Letter out of Nowhere
Today I would like to talk about a very mysterious story that happened to one quite famous person, which is connected to New Zealand. I am talking about Kataev Evgeny Petrovich (more known under his pseudonym Evgeny Petrov). He was (and many people in Russia are still reading books he wrote) very famous book writer in Russia in thirties and forties of the twentieth century.
The strange hobby
It happened between 1939 and 1941. Evgeny Petrov had a very rare hobby: all of his life he collected envelops from his own letters. Let me explain. He wrote a letter to a distant foreign country, while he made-up the whole address except of the country name. Since the address was fake, the letter reached the destination country, but then, after a month or so came back to sender with different post office stamps on it, the main stamp being “wrong address”. Such stamped envelopes Petrov collected.
The Letter to nowhere
This time Petrov decided to disturb the postal offices of New Zealand. It was April of 1939. He made-up a town named “Hideberdville” and a street “Rathbeach”, house number seven and made the letter to Merrill Eugene Wellesley.

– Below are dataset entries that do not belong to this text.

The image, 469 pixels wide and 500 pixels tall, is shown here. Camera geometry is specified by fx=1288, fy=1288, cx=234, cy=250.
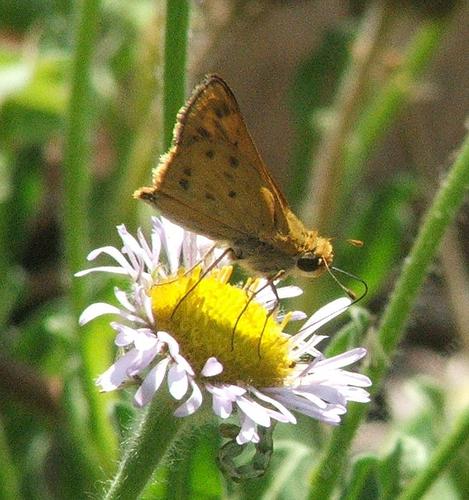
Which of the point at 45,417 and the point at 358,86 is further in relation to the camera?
the point at 358,86

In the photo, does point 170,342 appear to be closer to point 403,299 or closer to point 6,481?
point 403,299

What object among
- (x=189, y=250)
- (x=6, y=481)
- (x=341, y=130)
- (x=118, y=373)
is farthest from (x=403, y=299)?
(x=341, y=130)

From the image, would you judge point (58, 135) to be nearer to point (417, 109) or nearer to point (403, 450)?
point (417, 109)

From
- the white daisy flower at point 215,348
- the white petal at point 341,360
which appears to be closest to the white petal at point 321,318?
Result: the white daisy flower at point 215,348

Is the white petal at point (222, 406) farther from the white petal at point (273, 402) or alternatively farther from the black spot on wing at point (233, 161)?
the black spot on wing at point (233, 161)

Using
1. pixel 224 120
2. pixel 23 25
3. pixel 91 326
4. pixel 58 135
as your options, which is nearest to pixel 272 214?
pixel 224 120
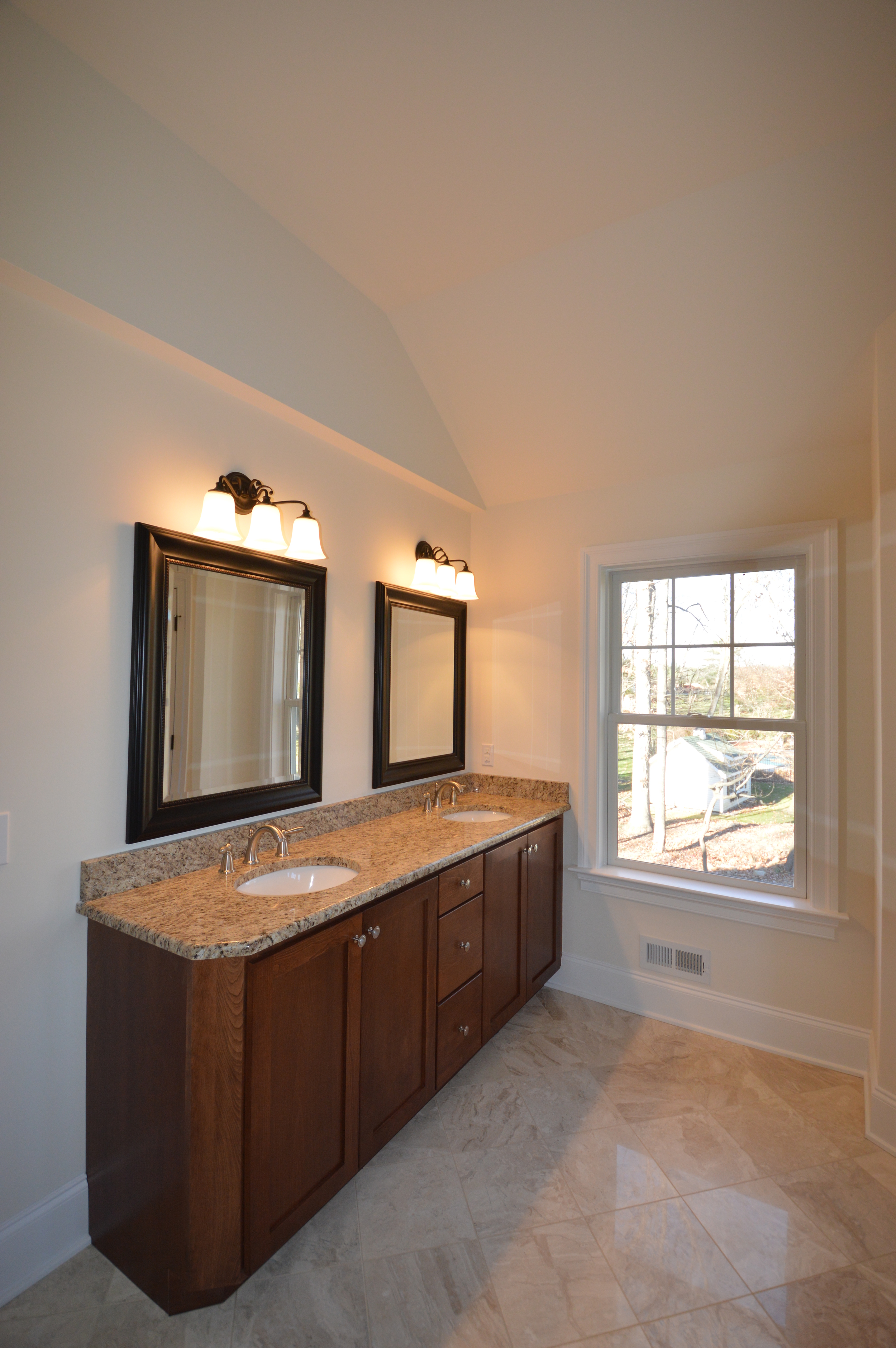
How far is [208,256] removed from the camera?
1.72 m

In the letter he wrote:
Dear Merrill! Please accept my sincere condolences for death of uncle Pete. Be strong buddy. Forgive me for not writing for a while. I hope that Ingrid is fine. Kiss daughter for me, she must have grown much. Yours Evgeny.
Then he sealed the letter, on the backside of it wrote his own real address and send this letter.
The unexpected answer
About two months passed since Petrov sent the letter, but it didn’t come back so he decided that it was lost and forgot about it… But came August and something came back from New Zealand. But it wasn’t the letter Petrov sent! It was an answer! At first he thought that someone played with him in his own way, but when Petrov read the address of the sender he almost got a heart attack – it was “Hideberdville, Rathbeach st. 7 from Merrill Eugene Wellesley” And there was a real blue stamp of New Zealand’s post on the envelope. The text in that letter was as follows:
“Dear Evgeny! Thank you for your condolences. It took as half a year to overcome the ironic death of uncle Pete. I hope you can forgive me for delaying this answer. Ingrid and me often recall those two days that you were with us. Glorya is grown very much and this autumn will go to the second grade. She still keeps that teddy bear you brought her from Russia. Sincerely your friend.”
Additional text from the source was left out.